金光明最勝王経
基本情報
- 台帳ID: 201
- 管理対象ID: 689
- 種別: 書跡・典籍
- 国: 日本
- 時代: 奈良時代
- 指定年月日: 1953年03月31日
- 都道府県: 奈良県
- 所在地: 奈良県奈良市西大寺本町
- 所有者名: 西大寺
出典: 国指定文化財等データベースより一部抜粋
概要
『金光明最勝王経(こんこうみょうさいしょうおうきょう)』は、仏教において国を護るための重要な経典(護国三部経)の一つです。奈良時代の日本において、国家の安泰を願う鎮護国家思想の象徴として、聖武天皇の勅命により全国の国分寺に安置するために書写されました。西大寺に伝わる本作は、当時の高度な製紙技術と筆致を今に伝える貴重な遺品です。
歴史的背景
奈良時代の天平13年(741年)、聖武天皇は社会不安や疫病を鎮めるため「国分寺建立の詔」を発しました。この際、全国に建立された国分寺(金光明四天王護国之寺)の塔に納めるために、金泥(きんでい)で写経された経典が本経です。本作はその時代の空気感を色濃く反映しており、仏教を中心とした国づくりを目指した天平文化の精神性が具現化されています。
特徴と魅力
本作は、技術的・美術的観点から極めて高い価値を有しています。
- 紫紙金字の美しさ: 濃い紫色に染められた紙(紫紙)に、金泥で一文字ずつ丁寧に経文が書き記されています。紫と金のコントラストは、仏の教えの尊貴さを象徴しています。

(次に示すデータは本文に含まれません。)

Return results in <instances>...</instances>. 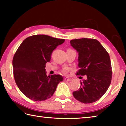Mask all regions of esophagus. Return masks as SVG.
I'll use <instances>...</instances> for the list:
<instances>
[{
  "label": "esophagus",
  "instance_id": "esophagus-1",
  "mask_svg": "<svg viewBox=\"0 0 126 126\" xmlns=\"http://www.w3.org/2000/svg\"><path fill=\"white\" fill-rule=\"evenodd\" d=\"M64 81H65V82H69V81H70V80H71V79L66 77V78H64Z\"/></svg>",
  "mask_w": 126,
  "mask_h": 126
}]
</instances>
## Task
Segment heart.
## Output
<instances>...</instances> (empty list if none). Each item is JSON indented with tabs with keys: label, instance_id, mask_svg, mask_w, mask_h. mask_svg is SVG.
I'll return each instance as SVG.
<instances>
[{
	"label": "heart",
	"instance_id": "1",
	"mask_svg": "<svg viewBox=\"0 0 126 126\" xmlns=\"http://www.w3.org/2000/svg\"><path fill=\"white\" fill-rule=\"evenodd\" d=\"M70 71V69L68 67H64L62 69V72L64 74H67L69 71Z\"/></svg>",
	"mask_w": 126,
	"mask_h": 126
}]
</instances>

- 天平の筆致: 奈良時代の写経生による精緻で力強い楷書体は、当時の高い書道技術を現代に伝えています。
- 国家プロジェクトの証: 全国規模で行われた「国分寺写経」という壮大な事業の現存遺例であり、歴史資料としての重要性が非常に高い点。
- 保存状態の良さ: 1200年以上の時を経てもなお、金字の輝きや紙の質感が保たれており、国宝としてその価値が認められています。